Solutions locales pour un désordre global

Affiche Solutions locales pour un désordre global
Réalisé par Coline Serreau
Pays de production France
Année 2010
Durée
Musique Madeleine Besson
Genre Documentaire
Distributeur Memento Films Distribution
Acteurs Dominique Guillet, Vandana Shiva, Ana Primavesi, Philippe Desbrosses, Pierre Rabhi
Age légal 7 ans
Age suggéré 12 ans
N° cinéfeuilles 613
Bande annonce (Allociné)

Critique

Le film de Coline Serreau, documentaire engagé sur l’écologie et l’agriculture biologique, débute par une histoire qui a échappé à beaucoup de monde, celle des surplus chimiques et toxiques de combat des guerres mondiales - surtout la Seconde -, que les fabricants ont écoulés dans l’agriculture des pays riches, forçant les paysans à s’équiper lourdement et à s’endetter au-delà du supportable.

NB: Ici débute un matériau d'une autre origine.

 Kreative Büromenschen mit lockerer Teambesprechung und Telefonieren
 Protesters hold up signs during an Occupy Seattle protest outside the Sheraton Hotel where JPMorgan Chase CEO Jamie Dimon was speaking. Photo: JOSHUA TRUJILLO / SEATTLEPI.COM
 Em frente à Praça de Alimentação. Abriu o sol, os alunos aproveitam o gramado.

Ce fut le début de la terrible histoire d’une dépossession des techniques et l’incroyable confiscation des semences, domaine souvent réservé dans le tiers monde aux femmes qui les récoltaient et les conservaient jalousement, sachant qu’elles sont la garantie de la survie de leur famille. On découvre qu’en France aussi cette confiscation a encore cours, les producteurs de fruits et de légumes devant payer des amendes pour diffuser et planter des graines anciennes «non répertoriées» dans les catalogues officiels et donc non autorisées, alors que des milliers d’espèces de fruits ont disparu.

Caméra au poing, Coline Serreau a parcouru le monde pour dénoncer la stérilisation galopante des sols et la mort de millions de petits paysans. En Inde par exemple, des agriculteurs, désespérés, se suicident chaque jour. Au Brésil, les paysans sans terre ont dû se battre et s’organiser pour survivre. Le propos de la réalisatrice à qui l’on devait TROIS HOMMES ET UN COUFFIN n’est pas de nous démoraliser, mais de provoquer une sorte d’électrochoc, puis de nous montrer, exemples à l’appui, que des solutions écologique et naturelle existent, qui fonctionnent sans nuire à la terre, à notre environnement, encore moins aux humains. Elle s’attache à des exemples d’agriculture alternative qui n’ont recours ni à la chimie ni aux pesticides, ni aux labours violents et trop profonds stérilisant la terre. Et ça marche. Elle cite de nombreux exemples, en Ukraine, au Brésil, en Inde, en France.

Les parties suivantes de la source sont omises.